An oddity of the series is that none of the stories were actually headlined as Darwin Jones tales, and many do not even mention him until part way through the story.

Since then there have been no further Darwin Jones stories as such; he has only made a small number of minor appearances in other titles - Daring New Adventures of Supergirl #7 (May 1983), a cameo role in the DC Comics cross-over story Crisis on Infinite Earths #9 (1985), the out-of-continuity DC staff round robin adventure DC Challenge #4-6 (February 1986 - April 1986), Power of the Atom #15 (August 1989), Action Comics #683 (November 1992) and Underworld Unleashed: Patterns of Fear #1 (December 1995).

The character resurfaced during the Final Crisis storyline. Father Time, the commander of the Super Human Advanced Defense Executive (S.H.A.D.E.) has an off-page conversation with an unseen 'Darwin'. Although this has not actually been confirmed as Darwin Jones, the two are contemporaneous heads of U.S. Government Agencies (covert or otherwise), both responsible for investigating threats to the country so a link is likely. He is referred to in the Justice League series JL: Cry for Justice (2009).

==Fictional character biography==
As originally created, Darwin Jones "science detective" was the chief of staff of D.S.I. (The Department of Scientific Investigation), a top secret U.S. Government Bureau which is "called on to solve the unsolveable...to explain the inexplicable...and to understand the things that few men on this Earth have understood". In his first known case he investigated a seemingly immortal actress, deducing a radioactive pool in Mexico that she had swum in while filming may have been the cause. His later investigations mostly involved investigating aliens, most notably rampaging alien snowmen, although an eyeless creature from inside the Earth, a robot from ancient Atlantis, and an evil super-intelligent gorilla (actually a hoax by aliens bent on world domination) also featured.

Later Darwin was made director of the D.S.I. He had also made the acquaintance of a group of youths called the Young Scienceers, who had made him an honorary member, and together with the club president, Tommy Dane, Jones once again defeated an alien plot. After this, nothing is known of his exploits until Lois Lane contacted him to help the Metropolis police solve a murder.

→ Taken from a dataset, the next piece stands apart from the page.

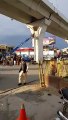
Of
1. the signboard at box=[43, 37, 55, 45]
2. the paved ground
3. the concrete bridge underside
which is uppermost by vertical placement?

Later, during Crisis on Infinite Earths, Jones investigated the time and space anomalies caused by the Anti-Monitor. By 1989, he and other scientists created a computer mind, 'The Gestalt' - a revolutionary brain implant that links their minds to the Gestalt and each other so they can share knowledge directly. The Gestalt however began working autonomously, creating a cyber-villain, Humbug, which took the Atom to defeat. He next encountered Superman while investigating cattle mutilations and a mysterious plane crash in Ohio, his last actual appearance to date.